**提供された本文:**
┄┄┄┄┄┄┄┄┄┄

編集部 政府・与党が新法を国会に提出し、23日から国会での議論が始まっています。民主党も対案を出すそうですが、どんな内容になるのか注目されます。小沢さんの主張もここにきて少しトーンが変わってきたようですが、それにしてもなぜ今のようなタイミングで、「政権とったらISAF参加」ということを言ったのでしょうか?
伊勢崎 小沢さんは、憲法9条による神学論争にけりをつけたい、この機に“がらがらぽん”をやりたいんでしょう。そこは、私にも多少理解できるところがあります。
編集部 というのは?
伊勢崎 例えばルワンダでの大虐殺では、100日間で80万人が死んでいくような状況になりました。そのような時にはもう政治的な交渉はできませんし、国際社会の責任として鎮圧のために軍事力を使わなければならない状況です。
もちろん悪人が全世界から全部なくなればいいけれど・・・例えばアフリカ、それも資源もない小さな国に、国益といった観点から身銭をきって自国の軍を派遣し、人権が脅かされている人々を守ってあげようというような国はなかなかないのです。そのための国連の介入であり、人権とか人間性の保護を考えた軍事介入のニーズはあると思うし。だから国連憲章7章は重要なのです。
けれどもそのことがすぐ、日本が武装した自衛隊を、国連に送るべきということではありません。国連も万能ではありません。失敗することも多々あるのです。もっとも小沢さんが言っているISAFは国連指揮下のブルーヘルメットではなく、NATO軍指揮下の軍事活動ではありますが。そこは、前回(その1)で、誤解を指摘した通りです。
国連の平和維持活動に大型の歩兵を出す必要がある場合は、発展途上国が申し出ることが多いです。理由は、国連から見返りとして、その派兵の規模に応じて「外貨」が入るからです。少し失礼な言い方になりますが、発展途上国は、軍事行動の「大義」よりも自国への「経済的なインセンティブ」によって、派兵しています。しかし、経済大国である日本は、国連へは相当の分担金を出しているわけですし、それを取り返しにいく必要もないでしょう。
国連的措置としての平和維持活動では、紛争の当事者国自身が健全な治安維持能力を持つように派遣される警察協力も大変重要なコンポーネントですし、敵対する武装勢力間の停戦を維持するため敢えて将官を非武装で現場に送る軍事監視団は、少数ですが平和維持軍本体より重要な役割を担います。非武装でできる様々な重要なオプションがあります。しかし、日本はそういうことをほとんど議論してこなかった。実績もほとんど積んでいません。自衛隊の大部隊を出すか出さないかという視点からしか、世界情勢を見てこなかったのですね。

┄┄┄┄┄┄┄┄┄┄

**作業内容:**
1 - 本文のうち、「編集部 政府・与党が新法を国」から「わなければならない状況です。」までを、両端の語句も含めて一字一句変えずに引用してください。
2 - 本文によれば、ルワンダでの大虐殺では何日間に何人が亡くなる状況になったのですか。

┄┄┄┄┄┄┄┄┄┄

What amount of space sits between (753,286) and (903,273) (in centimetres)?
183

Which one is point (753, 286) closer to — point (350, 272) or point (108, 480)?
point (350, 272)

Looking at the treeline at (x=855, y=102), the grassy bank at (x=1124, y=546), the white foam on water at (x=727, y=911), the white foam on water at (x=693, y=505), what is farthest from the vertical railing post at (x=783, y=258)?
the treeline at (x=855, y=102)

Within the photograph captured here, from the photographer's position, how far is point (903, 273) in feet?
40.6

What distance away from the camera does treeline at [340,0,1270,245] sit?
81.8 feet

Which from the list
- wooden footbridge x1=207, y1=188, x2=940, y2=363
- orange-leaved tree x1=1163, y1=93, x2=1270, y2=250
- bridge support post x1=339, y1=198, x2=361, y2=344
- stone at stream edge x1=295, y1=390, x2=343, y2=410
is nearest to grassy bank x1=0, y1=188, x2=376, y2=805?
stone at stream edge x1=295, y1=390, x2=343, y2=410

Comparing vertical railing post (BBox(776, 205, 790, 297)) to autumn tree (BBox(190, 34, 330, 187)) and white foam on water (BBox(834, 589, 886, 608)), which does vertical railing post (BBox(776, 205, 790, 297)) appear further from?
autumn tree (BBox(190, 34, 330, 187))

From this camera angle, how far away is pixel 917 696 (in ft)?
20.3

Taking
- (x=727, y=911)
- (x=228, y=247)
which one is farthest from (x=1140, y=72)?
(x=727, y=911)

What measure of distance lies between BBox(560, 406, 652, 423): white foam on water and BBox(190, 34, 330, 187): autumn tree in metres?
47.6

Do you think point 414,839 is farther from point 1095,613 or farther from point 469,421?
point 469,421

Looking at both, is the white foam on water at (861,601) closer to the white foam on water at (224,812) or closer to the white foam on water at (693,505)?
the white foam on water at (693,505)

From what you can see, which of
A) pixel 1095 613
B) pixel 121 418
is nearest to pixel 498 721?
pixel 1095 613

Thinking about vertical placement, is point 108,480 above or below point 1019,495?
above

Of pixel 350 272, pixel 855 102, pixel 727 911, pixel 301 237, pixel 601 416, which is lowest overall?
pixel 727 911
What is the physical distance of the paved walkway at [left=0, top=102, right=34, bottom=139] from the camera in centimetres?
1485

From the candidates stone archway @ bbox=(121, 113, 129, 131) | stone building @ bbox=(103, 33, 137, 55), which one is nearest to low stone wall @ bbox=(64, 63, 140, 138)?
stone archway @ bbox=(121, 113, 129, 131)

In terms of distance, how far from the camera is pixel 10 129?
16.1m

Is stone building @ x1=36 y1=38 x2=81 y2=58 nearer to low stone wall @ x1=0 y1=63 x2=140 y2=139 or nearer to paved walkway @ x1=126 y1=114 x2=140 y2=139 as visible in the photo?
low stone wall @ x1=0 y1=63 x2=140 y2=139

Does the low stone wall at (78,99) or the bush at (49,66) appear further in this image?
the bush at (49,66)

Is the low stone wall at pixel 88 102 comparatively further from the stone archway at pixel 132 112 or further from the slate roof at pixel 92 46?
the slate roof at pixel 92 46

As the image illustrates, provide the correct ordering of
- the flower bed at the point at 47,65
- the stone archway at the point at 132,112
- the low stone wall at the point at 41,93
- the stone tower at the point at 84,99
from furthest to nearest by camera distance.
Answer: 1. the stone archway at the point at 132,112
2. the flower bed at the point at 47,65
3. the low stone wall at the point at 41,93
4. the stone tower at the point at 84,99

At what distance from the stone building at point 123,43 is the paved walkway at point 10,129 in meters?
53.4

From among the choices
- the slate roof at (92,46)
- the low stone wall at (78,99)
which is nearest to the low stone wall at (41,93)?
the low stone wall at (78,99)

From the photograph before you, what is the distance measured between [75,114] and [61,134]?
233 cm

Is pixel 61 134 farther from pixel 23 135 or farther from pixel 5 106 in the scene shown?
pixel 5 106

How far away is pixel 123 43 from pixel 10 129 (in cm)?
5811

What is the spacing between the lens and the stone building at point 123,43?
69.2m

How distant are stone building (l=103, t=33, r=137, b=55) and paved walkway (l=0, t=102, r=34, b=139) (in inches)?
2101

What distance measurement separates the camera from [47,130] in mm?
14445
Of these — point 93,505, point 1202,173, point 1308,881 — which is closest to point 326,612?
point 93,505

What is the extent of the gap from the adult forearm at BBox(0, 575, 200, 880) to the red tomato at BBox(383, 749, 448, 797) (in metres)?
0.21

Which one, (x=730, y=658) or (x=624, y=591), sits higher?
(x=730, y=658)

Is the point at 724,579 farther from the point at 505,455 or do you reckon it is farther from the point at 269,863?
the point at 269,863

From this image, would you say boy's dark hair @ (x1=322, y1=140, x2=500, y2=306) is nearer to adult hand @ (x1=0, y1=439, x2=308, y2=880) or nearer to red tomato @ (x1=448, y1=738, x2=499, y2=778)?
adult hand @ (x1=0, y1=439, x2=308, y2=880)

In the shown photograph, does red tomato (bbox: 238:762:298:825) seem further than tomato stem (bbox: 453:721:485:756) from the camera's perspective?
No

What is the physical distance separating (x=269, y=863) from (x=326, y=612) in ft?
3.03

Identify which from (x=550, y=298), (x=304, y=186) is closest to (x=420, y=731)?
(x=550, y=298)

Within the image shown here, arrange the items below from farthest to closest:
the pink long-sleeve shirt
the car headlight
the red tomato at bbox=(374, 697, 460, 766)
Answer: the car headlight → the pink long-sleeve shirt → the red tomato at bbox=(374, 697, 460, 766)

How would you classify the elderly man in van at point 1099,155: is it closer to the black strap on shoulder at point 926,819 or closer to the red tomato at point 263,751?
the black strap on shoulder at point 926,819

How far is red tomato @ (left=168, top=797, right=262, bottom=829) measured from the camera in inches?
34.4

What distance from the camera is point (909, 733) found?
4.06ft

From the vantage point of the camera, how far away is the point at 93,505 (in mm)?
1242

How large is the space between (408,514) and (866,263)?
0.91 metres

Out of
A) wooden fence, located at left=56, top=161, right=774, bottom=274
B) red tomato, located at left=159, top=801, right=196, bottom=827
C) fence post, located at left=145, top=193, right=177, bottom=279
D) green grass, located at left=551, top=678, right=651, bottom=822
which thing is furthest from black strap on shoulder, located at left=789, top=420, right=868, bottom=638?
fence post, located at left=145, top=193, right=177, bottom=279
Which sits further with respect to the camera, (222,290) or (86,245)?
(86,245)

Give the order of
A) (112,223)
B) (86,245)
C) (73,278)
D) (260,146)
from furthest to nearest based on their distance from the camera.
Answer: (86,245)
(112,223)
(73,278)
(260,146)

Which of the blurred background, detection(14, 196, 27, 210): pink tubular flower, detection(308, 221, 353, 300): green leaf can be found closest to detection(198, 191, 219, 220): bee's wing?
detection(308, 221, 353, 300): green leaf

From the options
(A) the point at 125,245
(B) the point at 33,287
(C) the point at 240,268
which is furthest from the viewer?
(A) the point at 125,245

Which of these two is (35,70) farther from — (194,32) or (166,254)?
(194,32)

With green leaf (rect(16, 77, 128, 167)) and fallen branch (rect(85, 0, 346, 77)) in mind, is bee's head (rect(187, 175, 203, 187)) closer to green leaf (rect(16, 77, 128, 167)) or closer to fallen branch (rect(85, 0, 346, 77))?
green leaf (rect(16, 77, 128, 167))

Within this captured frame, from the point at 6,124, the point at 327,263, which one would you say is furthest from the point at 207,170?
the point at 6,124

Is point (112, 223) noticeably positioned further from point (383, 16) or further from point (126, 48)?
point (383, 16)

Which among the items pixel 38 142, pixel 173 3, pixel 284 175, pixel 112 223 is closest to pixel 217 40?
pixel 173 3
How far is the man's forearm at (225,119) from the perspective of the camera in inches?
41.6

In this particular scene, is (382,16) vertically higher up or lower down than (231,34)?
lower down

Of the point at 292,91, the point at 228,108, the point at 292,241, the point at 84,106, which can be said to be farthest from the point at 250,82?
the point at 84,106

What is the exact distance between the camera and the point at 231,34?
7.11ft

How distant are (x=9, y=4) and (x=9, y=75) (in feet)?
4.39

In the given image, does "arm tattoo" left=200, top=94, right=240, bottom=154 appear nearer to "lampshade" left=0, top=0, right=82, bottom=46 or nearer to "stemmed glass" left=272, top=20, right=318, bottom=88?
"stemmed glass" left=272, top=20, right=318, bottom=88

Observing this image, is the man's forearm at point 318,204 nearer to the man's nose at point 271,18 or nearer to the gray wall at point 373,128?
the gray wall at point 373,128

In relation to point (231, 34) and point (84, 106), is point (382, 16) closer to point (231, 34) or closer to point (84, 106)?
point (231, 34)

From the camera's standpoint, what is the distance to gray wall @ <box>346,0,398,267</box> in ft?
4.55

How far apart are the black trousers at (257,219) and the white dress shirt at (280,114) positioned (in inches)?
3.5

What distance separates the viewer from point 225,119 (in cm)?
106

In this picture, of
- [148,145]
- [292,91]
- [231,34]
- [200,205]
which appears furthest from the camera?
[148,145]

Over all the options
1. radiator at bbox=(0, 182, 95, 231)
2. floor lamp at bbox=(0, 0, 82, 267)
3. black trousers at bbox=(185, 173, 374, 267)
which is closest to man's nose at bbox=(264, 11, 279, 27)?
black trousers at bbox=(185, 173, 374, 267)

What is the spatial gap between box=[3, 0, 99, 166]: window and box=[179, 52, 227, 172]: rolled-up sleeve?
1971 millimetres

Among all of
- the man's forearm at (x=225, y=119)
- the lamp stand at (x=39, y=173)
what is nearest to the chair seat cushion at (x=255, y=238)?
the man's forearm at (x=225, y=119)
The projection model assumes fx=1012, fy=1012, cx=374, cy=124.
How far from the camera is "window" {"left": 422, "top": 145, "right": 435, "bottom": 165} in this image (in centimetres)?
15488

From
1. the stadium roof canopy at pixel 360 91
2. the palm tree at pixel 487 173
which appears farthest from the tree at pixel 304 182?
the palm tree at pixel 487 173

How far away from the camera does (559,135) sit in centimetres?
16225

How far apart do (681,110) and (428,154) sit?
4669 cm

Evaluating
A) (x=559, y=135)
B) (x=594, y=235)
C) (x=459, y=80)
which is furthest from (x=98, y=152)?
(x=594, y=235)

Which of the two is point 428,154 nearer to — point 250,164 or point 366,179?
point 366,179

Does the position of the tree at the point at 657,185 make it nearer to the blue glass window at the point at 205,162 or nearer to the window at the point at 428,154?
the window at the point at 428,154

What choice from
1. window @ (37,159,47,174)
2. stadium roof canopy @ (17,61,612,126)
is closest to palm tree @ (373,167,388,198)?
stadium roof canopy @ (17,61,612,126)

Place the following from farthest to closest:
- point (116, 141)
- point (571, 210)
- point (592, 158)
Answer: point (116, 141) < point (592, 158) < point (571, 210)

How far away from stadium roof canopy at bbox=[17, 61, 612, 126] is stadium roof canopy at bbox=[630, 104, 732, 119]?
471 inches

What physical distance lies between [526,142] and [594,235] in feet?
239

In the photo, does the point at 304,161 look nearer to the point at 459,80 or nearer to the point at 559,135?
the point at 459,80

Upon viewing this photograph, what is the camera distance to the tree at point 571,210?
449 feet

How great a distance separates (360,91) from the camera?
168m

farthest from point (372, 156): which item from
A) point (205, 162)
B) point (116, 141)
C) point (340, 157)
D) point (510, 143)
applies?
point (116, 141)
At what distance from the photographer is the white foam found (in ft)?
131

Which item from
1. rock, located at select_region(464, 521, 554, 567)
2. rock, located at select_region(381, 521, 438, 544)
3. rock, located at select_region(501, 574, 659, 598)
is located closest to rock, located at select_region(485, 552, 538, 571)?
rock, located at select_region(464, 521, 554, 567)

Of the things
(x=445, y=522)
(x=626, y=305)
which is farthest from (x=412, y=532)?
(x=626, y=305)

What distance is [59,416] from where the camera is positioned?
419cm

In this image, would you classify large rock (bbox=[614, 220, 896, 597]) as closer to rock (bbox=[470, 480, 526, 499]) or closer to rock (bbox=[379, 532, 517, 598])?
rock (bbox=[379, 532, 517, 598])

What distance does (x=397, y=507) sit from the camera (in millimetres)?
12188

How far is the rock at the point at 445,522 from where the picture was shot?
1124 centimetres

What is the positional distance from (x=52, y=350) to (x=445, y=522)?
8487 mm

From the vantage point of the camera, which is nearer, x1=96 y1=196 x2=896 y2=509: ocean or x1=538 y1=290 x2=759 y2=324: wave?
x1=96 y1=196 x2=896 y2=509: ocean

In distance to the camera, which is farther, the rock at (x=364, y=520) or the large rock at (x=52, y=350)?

┄┄┄┄┄┄┄┄┄┄

**出力結果:**
1 -
編集部 政府・与党が新法を国会に提出し、23日から国会での議論が始まっています。民主党も対案を出すそうですが、どんな内容になるのか注目されます。小沢さんの主張もここにきて少しトーンが変わってきたようですが、それにしてもなぜ今のようなタイミングで、「政権とったらISAF参加」ということを言ったのでしょうか?
伊勢崎 小沢さんは、憲法9条による神学論争にけりをつけたい、この機に“がらがらぽん”をやりたいんでしょう。そこは、私にも多少理解できるところがあります。
編集部 というのは?
伊勢崎 例えばルワンダでの大虐殺では、100日間で80万人が死んでいくような状況になりました。そのような時にはもう政治的な交渉はできませんし、国際社会の責任として鎮圧のために軍事力を使わなければならない状況です。

2 - 100日間で80万人が亡くなる状況になりました。